“Não podemos desistir” – Ana P. Lopes
Ana Paula Lopes tem tido uma vida profissional muito diversificada. Durante mais de 25 anos desempenhou cargos importantes, quer no setor público como no privado. Dedicou-se muito à área da inovação social e tem um curriculum extenso e diversificado, não apenas no que diz respeito a atividades profissionais, como também ao trabalho de voluntariado. Desde a sua posição na direção do CamH, passando pela sua ligação ao Toronto International Film Festival, Ana P. Lopes tem tido uma vida de grande atividade e relevância tendo sido incluída, em 2013, na lista das 100 Mulheres mais Poderosas do Canadá (The 100 Most Powerful Women in Canada).
Nada melhor do que conversar com uma mulher forte e empoderada sobre a situação das mulheres agora que estamos quase a encerrar o primeiro quarto do século XXI. Ana P. Lopes considera entre outras coisas que – “precisamos de mais mulheres e de mais diversidade em geral na sala de reuniões e na direção”, mas continua confiante que a evolução positiva vai continuar e deixa-nos uma mensagem importante de esperança no futuro – “não podemos desistir”.
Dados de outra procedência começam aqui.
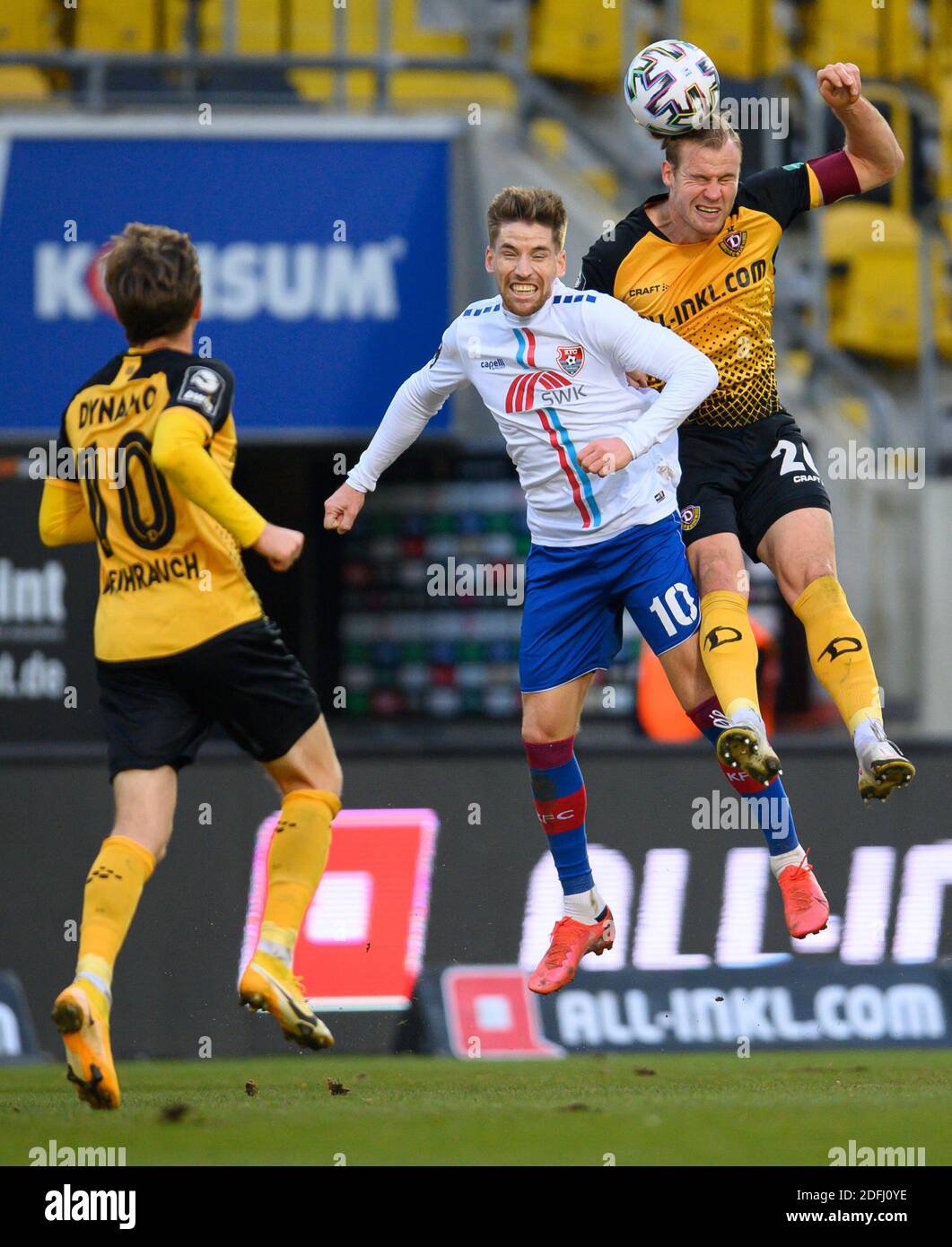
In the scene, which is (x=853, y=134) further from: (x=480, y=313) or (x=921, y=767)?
(x=921, y=767)

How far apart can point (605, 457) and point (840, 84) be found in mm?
1463

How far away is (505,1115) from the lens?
21.0 feet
Milénio Stadium: Na Câmara dos Comuns do Canadá apenas 29% dos membros são mulheres. Em 2023, a percentagem de mulheres em todas as profissões de gestão, incluindo as chefias intermédias, era de apenas 35%; esta percentagem desce para 30% no caso das chefias superiores e para menos de 25% nas direções das empresas canadianas. O que significam estes números (poderíamos usar outros do mesmo tipo), na sua perspetiva?
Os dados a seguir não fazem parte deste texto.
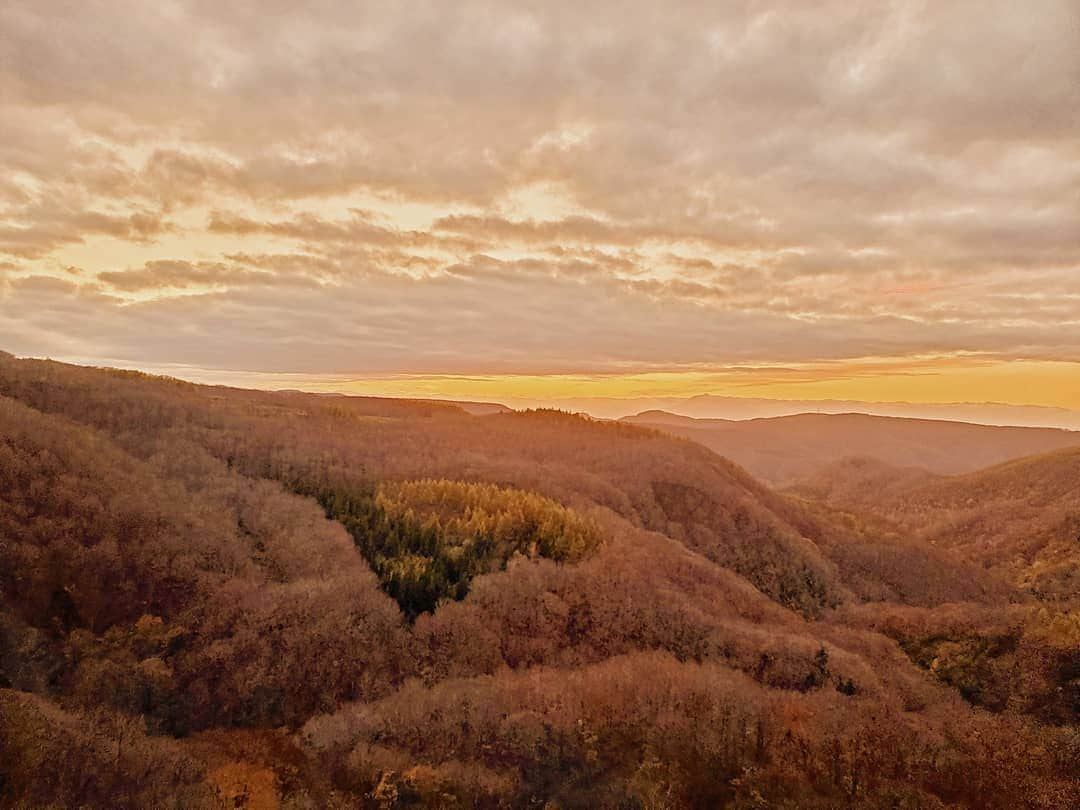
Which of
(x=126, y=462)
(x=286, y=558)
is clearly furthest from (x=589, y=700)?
(x=126, y=462)

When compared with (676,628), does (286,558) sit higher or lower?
higher

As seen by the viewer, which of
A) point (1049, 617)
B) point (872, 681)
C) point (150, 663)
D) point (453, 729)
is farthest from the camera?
point (1049, 617)

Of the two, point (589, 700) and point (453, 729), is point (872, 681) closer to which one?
point (589, 700)

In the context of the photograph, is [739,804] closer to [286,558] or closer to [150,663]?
[150,663]

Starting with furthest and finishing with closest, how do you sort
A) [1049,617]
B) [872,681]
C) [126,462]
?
1. [126,462]
2. [1049,617]
3. [872,681]

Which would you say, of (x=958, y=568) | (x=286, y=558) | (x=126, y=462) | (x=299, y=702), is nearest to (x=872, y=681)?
(x=299, y=702)

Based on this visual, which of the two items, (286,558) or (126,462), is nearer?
(286,558)

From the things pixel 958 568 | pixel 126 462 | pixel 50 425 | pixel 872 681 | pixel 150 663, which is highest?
pixel 50 425
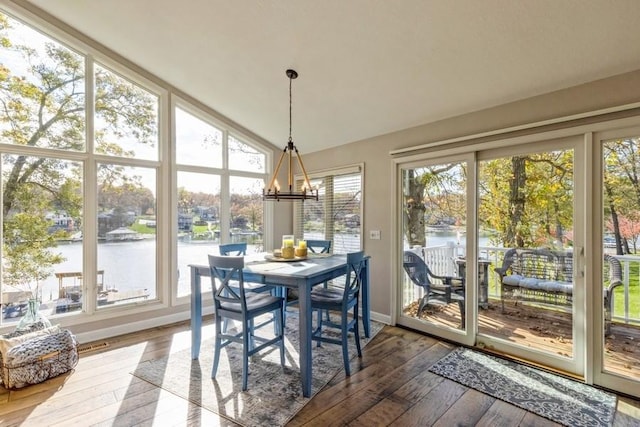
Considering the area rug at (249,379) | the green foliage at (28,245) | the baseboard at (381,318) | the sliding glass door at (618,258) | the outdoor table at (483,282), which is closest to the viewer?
the area rug at (249,379)

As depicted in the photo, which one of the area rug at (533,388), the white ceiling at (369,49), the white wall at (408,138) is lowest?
the area rug at (533,388)

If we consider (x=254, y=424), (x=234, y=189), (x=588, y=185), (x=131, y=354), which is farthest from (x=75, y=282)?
(x=588, y=185)

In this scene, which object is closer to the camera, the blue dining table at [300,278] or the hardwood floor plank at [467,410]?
the hardwood floor plank at [467,410]

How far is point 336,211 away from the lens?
15.3 ft

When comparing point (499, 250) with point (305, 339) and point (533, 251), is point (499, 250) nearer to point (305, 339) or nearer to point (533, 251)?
point (533, 251)

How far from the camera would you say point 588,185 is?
2.49 metres

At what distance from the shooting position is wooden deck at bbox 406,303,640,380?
7.88 ft

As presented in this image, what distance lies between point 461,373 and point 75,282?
4038 mm

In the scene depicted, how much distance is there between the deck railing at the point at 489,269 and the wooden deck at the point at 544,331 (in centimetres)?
11

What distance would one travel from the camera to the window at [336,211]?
4375 millimetres

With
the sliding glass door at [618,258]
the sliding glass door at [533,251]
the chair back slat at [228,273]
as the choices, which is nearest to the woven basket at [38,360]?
the chair back slat at [228,273]

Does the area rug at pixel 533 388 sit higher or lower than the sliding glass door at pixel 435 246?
lower

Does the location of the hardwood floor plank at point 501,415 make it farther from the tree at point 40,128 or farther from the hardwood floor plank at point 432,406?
the tree at point 40,128

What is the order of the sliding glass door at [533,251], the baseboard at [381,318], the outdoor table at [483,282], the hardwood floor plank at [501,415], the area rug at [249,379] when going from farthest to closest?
the baseboard at [381,318] < the outdoor table at [483,282] < the sliding glass door at [533,251] < the area rug at [249,379] < the hardwood floor plank at [501,415]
Ana P. Lopes: No que se refere aos funcionários eleitos, penso que entrámos num período em que, devido aos meios de comunicação social, as mulheres se sentem muito vulneráveis ao assumir cargos públicos. O nível de ameaças, especialmente contra as mulheres, tem vindo a aumentar e penso que temos de arrefecer a conversa e chamar a atenção para aqueles que consideram aceitável o envolvimento em misoginia e ameaças. Até o nosso Governador-Geral, uma mulher, tem sido alvo de insultos e racismo. Quanto aos cargos executivos, penso que fizemos progressos. É importante comparar onde estamos hoje com onde estávamos há 10 anos. Precisamos de mais mulheres e de mais diversidade em geral na sala de reuniões e na direção. Mas não podemos desistir. No Canadá, as mulheres continuam a ter melhores resultados do que na Europa e a nível executivo.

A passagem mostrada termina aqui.